Pytorch Deallocates Data in C++ Extension While Using It?

I’m using CUDAExtension from torch.utils.cpp_extension to build a CUDA extension. In the C++ CPU function called by Python (bound using Pybind), I allocate and initialize a device pointer, then use the counter in kernels, then free it.

Sometimes, the counter will become garbage while it’s being used, and print as garbage after use. Other times, it will execute correctly on the exact same data.

It seems more likely to become garbage when there is more GPU memory in use.

Can PyTorch garbage-collect GPU data while a pointer referencing it is still in-scope?

If so, how do I tell PyTorch not to deallocate that data? How can PyTorch call any external library (like CUDNN) without deallocating its GPU data?

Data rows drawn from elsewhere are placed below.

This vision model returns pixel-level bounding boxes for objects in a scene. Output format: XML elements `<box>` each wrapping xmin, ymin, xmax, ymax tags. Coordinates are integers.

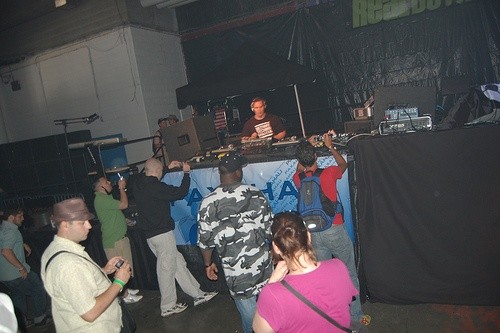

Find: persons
<box><xmin>89</xmin><ymin>171</ymin><xmax>143</xmax><ymax>303</ymax></box>
<box><xmin>197</xmin><ymin>152</ymin><xmax>282</xmax><ymax>333</ymax></box>
<box><xmin>241</xmin><ymin>97</ymin><xmax>286</xmax><ymax>143</ymax></box>
<box><xmin>0</xmin><ymin>202</ymin><xmax>57</xmax><ymax>331</ymax></box>
<box><xmin>151</xmin><ymin>114</ymin><xmax>180</xmax><ymax>167</ymax></box>
<box><xmin>133</xmin><ymin>158</ymin><xmax>219</xmax><ymax>317</ymax></box>
<box><xmin>251</xmin><ymin>210</ymin><xmax>358</xmax><ymax>333</ymax></box>
<box><xmin>39</xmin><ymin>197</ymin><xmax>137</xmax><ymax>332</ymax></box>
<box><xmin>293</xmin><ymin>134</ymin><xmax>371</xmax><ymax>333</ymax></box>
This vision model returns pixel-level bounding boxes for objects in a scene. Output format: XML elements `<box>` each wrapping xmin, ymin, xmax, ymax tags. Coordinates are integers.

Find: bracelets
<box><xmin>328</xmin><ymin>145</ymin><xmax>334</xmax><ymax>151</ymax></box>
<box><xmin>117</xmin><ymin>186</ymin><xmax>128</xmax><ymax>192</ymax></box>
<box><xmin>112</xmin><ymin>279</ymin><xmax>127</xmax><ymax>294</ymax></box>
<box><xmin>204</xmin><ymin>261</ymin><xmax>214</xmax><ymax>269</ymax></box>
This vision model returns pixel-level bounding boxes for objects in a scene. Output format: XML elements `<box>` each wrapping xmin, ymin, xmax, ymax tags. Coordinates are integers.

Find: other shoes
<box><xmin>34</xmin><ymin>317</ymin><xmax>54</xmax><ymax>329</ymax></box>
<box><xmin>352</xmin><ymin>315</ymin><xmax>371</xmax><ymax>333</ymax></box>
<box><xmin>123</xmin><ymin>294</ymin><xmax>143</xmax><ymax>304</ymax></box>
<box><xmin>128</xmin><ymin>288</ymin><xmax>139</xmax><ymax>295</ymax></box>
<box><xmin>24</xmin><ymin>320</ymin><xmax>34</xmax><ymax>329</ymax></box>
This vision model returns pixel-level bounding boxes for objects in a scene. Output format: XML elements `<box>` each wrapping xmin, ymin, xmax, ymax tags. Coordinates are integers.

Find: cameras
<box><xmin>316</xmin><ymin>135</ymin><xmax>324</xmax><ymax>141</ymax></box>
<box><xmin>115</xmin><ymin>260</ymin><xmax>131</xmax><ymax>271</ymax></box>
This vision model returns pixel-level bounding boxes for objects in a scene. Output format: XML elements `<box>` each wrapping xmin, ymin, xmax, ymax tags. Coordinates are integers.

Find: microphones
<box><xmin>86</xmin><ymin>114</ymin><xmax>96</xmax><ymax>120</ymax></box>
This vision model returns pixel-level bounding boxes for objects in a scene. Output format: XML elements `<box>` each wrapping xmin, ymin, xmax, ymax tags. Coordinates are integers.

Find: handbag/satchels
<box><xmin>119</xmin><ymin>303</ymin><xmax>136</xmax><ymax>333</ymax></box>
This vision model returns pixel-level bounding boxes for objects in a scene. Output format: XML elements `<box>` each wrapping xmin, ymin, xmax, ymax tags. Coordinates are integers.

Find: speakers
<box><xmin>344</xmin><ymin>119</ymin><xmax>374</xmax><ymax>136</ymax></box>
<box><xmin>163</xmin><ymin>116</ymin><xmax>219</xmax><ymax>163</ymax></box>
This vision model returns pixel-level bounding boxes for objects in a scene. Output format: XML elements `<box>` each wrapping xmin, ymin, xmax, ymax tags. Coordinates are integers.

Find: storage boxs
<box><xmin>161</xmin><ymin>114</ymin><xmax>221</xmax><ymax>168</ymax></box>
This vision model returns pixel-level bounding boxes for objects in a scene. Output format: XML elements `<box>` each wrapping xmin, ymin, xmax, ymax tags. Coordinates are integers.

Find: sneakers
<box><xmin>161</xmin><ymin>303</ymin><xmax>188</xmax><ymax>317</ymax></box>
<box><xmin>193</xmin><ymin>291</ymin><xmax>218</xmax><ymax>306</ymax></box>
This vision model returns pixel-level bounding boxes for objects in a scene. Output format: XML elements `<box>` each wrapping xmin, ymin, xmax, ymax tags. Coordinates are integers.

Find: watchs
<box><xmin>183</xmin><ymin>170</ymin><xmax>192</xmax><ymax>175</ymax></box>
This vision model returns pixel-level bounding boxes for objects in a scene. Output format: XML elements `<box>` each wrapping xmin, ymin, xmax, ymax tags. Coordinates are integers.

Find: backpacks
<box><xmin>298</xmin><ymin>169</ymin><xmax>344</xmax><ymax>232</ymax></box>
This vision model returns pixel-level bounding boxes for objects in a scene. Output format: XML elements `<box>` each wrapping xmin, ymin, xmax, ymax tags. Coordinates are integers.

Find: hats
<box><xmin>219</xmin><ymin>153</ymin><xmax>248</xmax><ymax>173</ymax></box>
<box><xmin>158</xmin><ymin>118</ymin><xmax>167</xmax><ymax>124</ymax></box>
<box><xmin>168</xmin><ymin>115</ymin><xmax>178</xmax><ymax>121</ymax></box>
<box><xmin>53</xmin><ymin>198</ymin><xmax>95</xmax><ymax>225</ymax></box>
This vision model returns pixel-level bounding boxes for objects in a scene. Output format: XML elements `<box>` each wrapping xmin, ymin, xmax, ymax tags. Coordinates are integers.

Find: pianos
<box><xmin>67</xmin><ymin>137</ymin><xmax>130</xmax><ymax>179</ymax></box>
<box><xmin>210</xmin><ymin>138</ymin><xmax>300</xmax><ymax>156</ymax></box>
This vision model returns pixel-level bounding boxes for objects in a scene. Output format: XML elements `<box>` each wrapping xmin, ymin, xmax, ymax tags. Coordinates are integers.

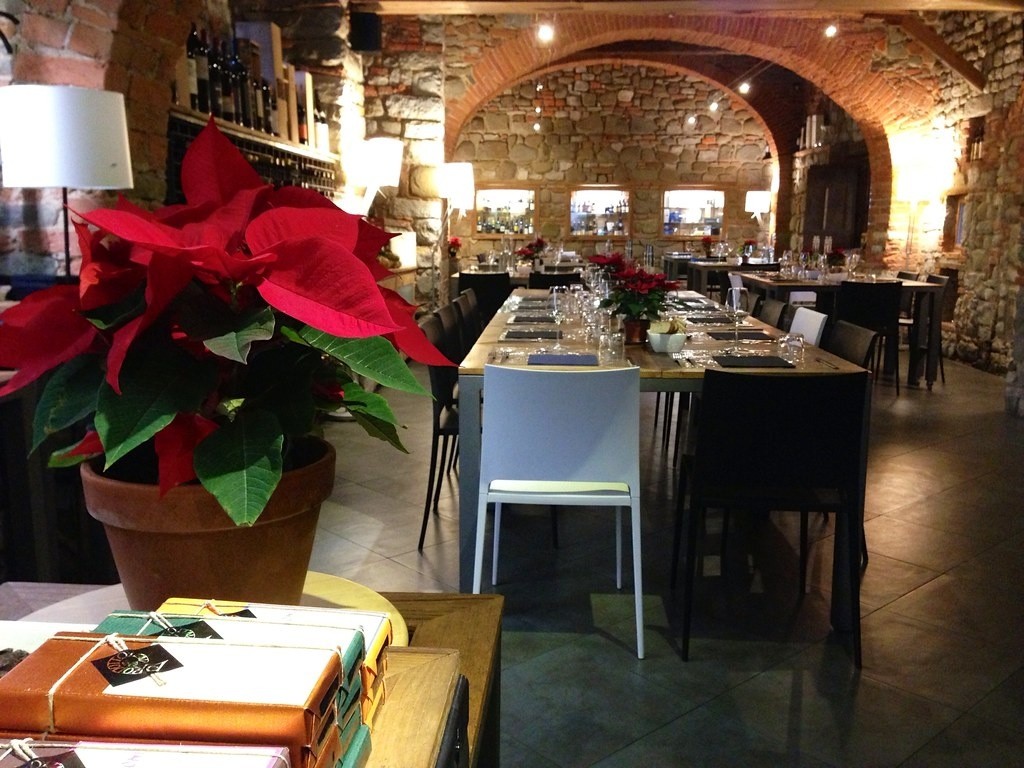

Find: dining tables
<box><xmin>451</xmin><ymin>258</ymin><xmax>588</xmax><ymax>289</ymax></box>
<box><xmin>688</xmin><ymin>260</ymin><xmax>781</xmax><ymax>297</ymax></box>
<box><xmin>653</xmin><ymin>271</ymin><xmax>946</xmax><ymax>471</ymax></box>
<box><xmin>663</xmin><ymin>251</ymin><xmax>708</xmax><ymax>280</ymax></box>
<box><xmin>457</xmin><ymin>288</ymin><xmax>874</xmax><ymax>630</ymax></box>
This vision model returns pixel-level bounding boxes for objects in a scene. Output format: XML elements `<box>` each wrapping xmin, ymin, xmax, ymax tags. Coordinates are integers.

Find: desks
<box><xmin>0</xmin><ymin>577</ymin><xmax>507</xmax><ymax>768</ymax></box>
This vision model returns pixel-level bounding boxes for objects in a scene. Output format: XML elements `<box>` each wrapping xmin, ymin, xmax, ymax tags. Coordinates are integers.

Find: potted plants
<box><xmin>587</xmin><ymin>252</ymin><xmax>680</xmax><ymax>344</ymax></box>
<box><xmin>0</xmin><ymin>112</ymin><xmax>463</xmax><ymax>602</ymax></box>
<box><xmin>448</xmin><ymin>237</ymin><xmax>462</xmax><ymax>258</ymax></box>
<box><xmin>825</xmin><ymin>249</ymin><xmax>848</xmax><ymax>282</ymax></box>
<box><xmin>516</xmin><ymin>247</ymin><xmax>536</xmax><ymax>263</ymax></box>
<box><xmin>701</xmin><ymin>236</ymin><xmax>711</xmax><ymax>257</ymax></box>
<box><xmin>528</xmin><ymin>237</ymin><xmax>547</xmax><ymax>265</ymax></box>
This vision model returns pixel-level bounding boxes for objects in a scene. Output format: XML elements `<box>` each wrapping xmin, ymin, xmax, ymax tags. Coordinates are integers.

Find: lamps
<box><xmin>0</xmin><ymin>83</ymin><xmax>136</xmax><ymax>281</ymax></box>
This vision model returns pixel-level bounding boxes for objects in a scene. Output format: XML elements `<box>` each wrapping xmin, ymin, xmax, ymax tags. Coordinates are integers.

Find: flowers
<box><xmin>745</xmin><ymin>239</ymin><xmax>758</xmax><ymax>246</ymax></box>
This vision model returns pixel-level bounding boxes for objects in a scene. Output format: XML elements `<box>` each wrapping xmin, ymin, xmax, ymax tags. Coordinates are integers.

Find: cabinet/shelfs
<box><xmin>170</xmin><ymin>20</ymin><xmax>341</xmax><ymax>204</ymax></box>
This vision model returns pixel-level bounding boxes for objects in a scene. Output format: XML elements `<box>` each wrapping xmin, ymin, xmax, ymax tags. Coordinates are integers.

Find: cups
<box><xmin>798</xmin><ymin>114</ymin><xmax>826</xmax><ymax>151</ymax></box>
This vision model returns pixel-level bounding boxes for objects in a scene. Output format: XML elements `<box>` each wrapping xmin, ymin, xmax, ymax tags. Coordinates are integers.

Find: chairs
<box><xmin>871</xmin><ymin>269</ymin><xmax>920</xmax><ymax>382</ymax></box>
<box><xmin>670</xmin><ymin>369</ymin><xmax>870</xmax><ymax>675</ymax></box>
<box><xmin>939</xmin><ymin>266</ymin><xmax>960</xmax><ymax>322</ymax></box>
<box><xmin>472</xmin><ymin>363</ymin><xmax>646</xmax><ymax>662</ymax></box>
<box><xmin>415</xmin><ymin>289</ymin><xmax>561</xmax><ymax>555</ymax></box>
<box><xmin>895</xmin><ymin>273</ymin><xmax>950</xmax><ymax>396</ymax></box>
<box><xmin>529</xmin><ymin>272</ymin><xmax>581</xmax><ymax>289</ymax></box>
<box><xmin>458</xmin><ymin>272</ymin><xmax>512</xmax><ymax>324</ymax></box>
<box><xmin>726</xmin><ymin>287</ymin><xmax>880</xmax><ymax>369</ymax></box>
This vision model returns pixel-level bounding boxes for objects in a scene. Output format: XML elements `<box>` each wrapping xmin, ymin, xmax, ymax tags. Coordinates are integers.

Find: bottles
<box><xmin>970</xmin><ymin>125</ymin><xmax>986</xmax><ymax>162</ymax></box>
<box><xmin>165</xmin><ymin>22</ymin><xmax>337</xmax><ymax>200</ymax></box>
<box><xmin>475</xmin><ymin>196</ymin><xmax>630</xmax><ymax>238</ymax></box>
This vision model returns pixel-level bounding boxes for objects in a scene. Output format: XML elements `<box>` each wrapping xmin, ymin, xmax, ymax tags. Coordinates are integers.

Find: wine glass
<box><xmin>476</xmin><ymin>242</ymin><xmax>869</xmax><ymax>369</ymax></box>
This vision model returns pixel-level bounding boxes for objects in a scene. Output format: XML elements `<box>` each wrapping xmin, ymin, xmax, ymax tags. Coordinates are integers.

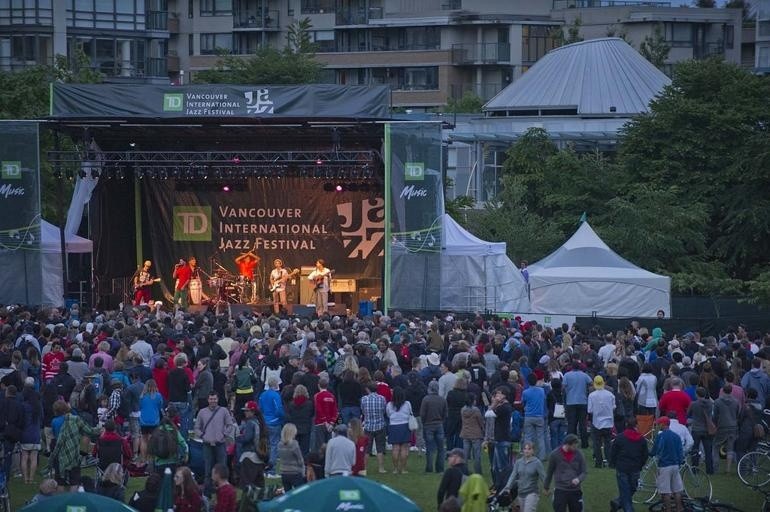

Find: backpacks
<box><xmin>507</xmin><ymin>404</ymin><xmax>523</xmax><ymax>442</ymax></box>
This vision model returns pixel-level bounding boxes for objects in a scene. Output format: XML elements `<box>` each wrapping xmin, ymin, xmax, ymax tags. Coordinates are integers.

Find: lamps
<box><xmin>324</xmin><ymin>182</ymin><xmax>367</xmax><ymax>193</ymax></box>
<box><xmin>176</xmin><ymin>182</ymin><xmax>243</xmax><ymax>192</ymax></box>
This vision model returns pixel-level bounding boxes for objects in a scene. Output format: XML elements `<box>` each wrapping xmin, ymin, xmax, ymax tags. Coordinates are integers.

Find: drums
<box><xmin>219</xmin><ymin>280</ymin><xmax>243</xmax><ymax>304</ymax></box>
<box><xmin>189</xmin><ymin>278</ymin><xmax>203</xmax><ymax>304</ymax></box>
<box><xmin>174</xmin><ymin>278</ymin><xmax>182</xmax><ymax>304</ymax></box>
<box><xmin>206</xmin><ymin>275</ymin><xmax>224</xmax><ymax>288</ymax></box>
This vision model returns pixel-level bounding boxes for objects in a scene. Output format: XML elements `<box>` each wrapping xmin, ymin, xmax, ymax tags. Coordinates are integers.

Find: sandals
<box><xmin>401</xmin><ymin>469</ymin><xmax>409</xmax><ymax>474</ymax></box>
<box><xmin>379</xmin><ymin>469</ymin><xmax>388</xmax><ymax>474</ymax></box>
<box><xmin>393</xmin><ymin>469</ymin><xmax>399</xmax><ymax>474</ymax></box>
<box><xmin>25</xmin><ymin>480</ymin><xmax>35</xmax><ymax>485</ymax></box>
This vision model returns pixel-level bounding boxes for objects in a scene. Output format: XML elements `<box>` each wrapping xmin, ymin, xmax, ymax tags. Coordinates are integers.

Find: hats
<box><xmin>374</xmin><ymin>311</ymin><xmax>382</xmax><ymax>316</ymax></box>
<box><xmin>694</xmin><ymin>352</ymin><xmax>703</xmax><ymax>362</ymax></box>
<box><xmin>268</xmin><ymin>374</ymin><xmax>282</xmax><ymax>385</ymax></box>
<box><xmin>275</xmin><ymin>259</ymin><xmax>282</xmax><ymax>266</ymax></box>
<box><xmin>446</xmin><ymin>449</ymin><xmax>465</xmax><ymax>457</ymax></box>
<box><xmin>497</xmin><ymin>360</ymin><xmax>510</xmax><ymax>369</ymax></box>
<box><xmin>682</xmin><ymin>332</ymin><xmax>695</xmax><ymax>339</ymax></box>
<box><xmin>333</xmin><ymin>424</ymin><xmax>347</xmax><ymax>432</ymax></box>
<box><xmin>540</xmin><ymin>355</ymin><xmax>550</xmax><ymax>364</ymax></box>
<box><xmin>682</xmin><ymin>357</ymin><xmax>692</xmax><ymax>365</ymax></box>
<box><xmin>428</xmin><ymin>381</ymin><xmax>439</xmax><ymax>395</ymax></box>
<box><xmin>73</xmin><ymin>320</ymin><xmax>81</xmax><ymax>327</ymax></box>
<box><xmin>250</xmin><ymin>325</ymin><xmax>261</xmax><ymax>335</ymax></box>
<box><xmin>428</xmin><ymin>353</ymin><xmax>441</xmax><ymax>366</ymax></box>
<box><xmin>241</xmin><ymin>401</ymin><xmax>257</xmax><ymax>411</ymax></box>
<box><xmin>144</xmin><ymin>261</ymin><xmax>152</xmax><ymax>266</ymax></box>
<box><xmin>380</xmin><ymin>316</ymin><xmax>390</xmax><ymax>324</ymax></box>
<box><xmin>593</xmin><ymin>375</ymin><xmax>604</xmax><ymax>389</ymax></box>
<box><xmin>669</xmin><ymin>340</ymin><xmax>679</xmax><ymax>347</ymax></box>
<box><xmin>657</xmin><ymin>416</ymin><xmax>671</xmax><ymax>426</ymax></box>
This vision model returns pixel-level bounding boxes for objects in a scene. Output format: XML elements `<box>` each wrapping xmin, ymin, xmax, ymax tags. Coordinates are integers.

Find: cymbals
<box><xmin>214</xmin><ymin>268</ymin><xmax>229</xmax><ymax>279</ymax></box>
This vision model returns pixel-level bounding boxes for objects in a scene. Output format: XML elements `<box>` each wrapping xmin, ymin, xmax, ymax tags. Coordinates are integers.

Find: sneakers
<box><xmin>610</xmin><ymin>500</ymin><xmax>618</xmax><ymax>512</ymax></box>
<box><xmin>582</xmin><ymin>442</ymin><xmax>590</xmax><ymax>448</ymax></box>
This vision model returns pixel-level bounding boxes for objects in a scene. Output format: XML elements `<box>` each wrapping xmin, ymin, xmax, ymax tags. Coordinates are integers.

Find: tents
<box><xmin>39</xmin><ymin>217</ymin><xmax>92</xmax><ymax>307</ymax></box>
<box><xmin>391</xmin><ymin>214</ymin><xmax>529</xmax><ymax>313</ymax></box>
<box><xmin>518</xmin><ymin>212</ymin><xmax>671</xmax><ymax>317</ymax></box>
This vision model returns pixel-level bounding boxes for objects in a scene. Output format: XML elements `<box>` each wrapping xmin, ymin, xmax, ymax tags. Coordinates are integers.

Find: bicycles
<box><xmin>737</xmin><ymin>409</ymin><xmax>770</xmax><ymax>490</ymax></box>
<box><xmin>632</xmin><ymin>429</ymin><xmax>712</xmax><ymax>503</ymax></box>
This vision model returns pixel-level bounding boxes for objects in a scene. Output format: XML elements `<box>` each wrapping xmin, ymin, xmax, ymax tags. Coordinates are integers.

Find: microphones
<box><xmin>195</xmin><ymin>266</ymin><xmax>200</xmax><ymax>271</ymax></box>
<box><xmin>137</xmin><ymin>264</ymin><xmax>140</xmax><ymax>270</ymax></box>
<box><xmin>207</xmin><ymin>251</ymin><xmax>219</xmax><ymax>258</ymax></box>
<box><xmin>175</xmin><ymin>263</ymin><xmax>181</xmax><ymax>267</ymax></box>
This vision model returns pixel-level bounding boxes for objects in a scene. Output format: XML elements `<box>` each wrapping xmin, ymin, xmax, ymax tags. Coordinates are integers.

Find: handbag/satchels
<box><xmin>551</xmin><ymin>393</ymin><xmax>565</xmax><ymax>418</ymax></box>
<box><xmin>701</xmin><ymin>406</ymin><xmax>717</xmax><ymax>435</ymax></box>
<box><xmin>745</xmin><ymin>404</ymin><xmax>766</xmax><ymax>437</ymax></box>
<box><xmin>259</xmin><ymin>365</ymin><xmax>266</xmax><ymax>390</ymax></box>
<box><xmin>231</xmin><ymin>366</ymin><xmax>238</xmax><ymax>392</ymax></box>
<box><xmin>490</xmin><ymin>488</ymin><xmax>513</xmax><ymax>512</ymax></box>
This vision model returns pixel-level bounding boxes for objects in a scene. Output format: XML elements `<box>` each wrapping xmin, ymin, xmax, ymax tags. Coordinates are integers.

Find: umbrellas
<box><xmin>254</xmin><ymin>477</ymin><xmax>421</xmax><ymax>512</ymax></box>
<box><xmin>14</xmin><ymin>493</ymin><xmax>139</xmax><ymax>512</ymax></box>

This is not a minimal case, but a conceptual example:

std::vector<torch::Tensor> somefunction(some inputs){
    int* counter;
    cudaMalloc( (void **)&counter, sizeof(int) );
    cudaMemset( counter, 0, sizeof(int) );

    // Use counter in kernels, where it is incremented

    int h_counter[1];
    cudaMemcpy( h_counter, counter, sizeof(int), cudaMemcpyDeviceToHost );

    printf("counter is now garbage: %i\n", *h_counter);


    return {some tensor};


Pytorch won’t touch any data that you allocated yourself.
Are you sure that you use it properly in your kernels and that you have the proper sync before reading its value?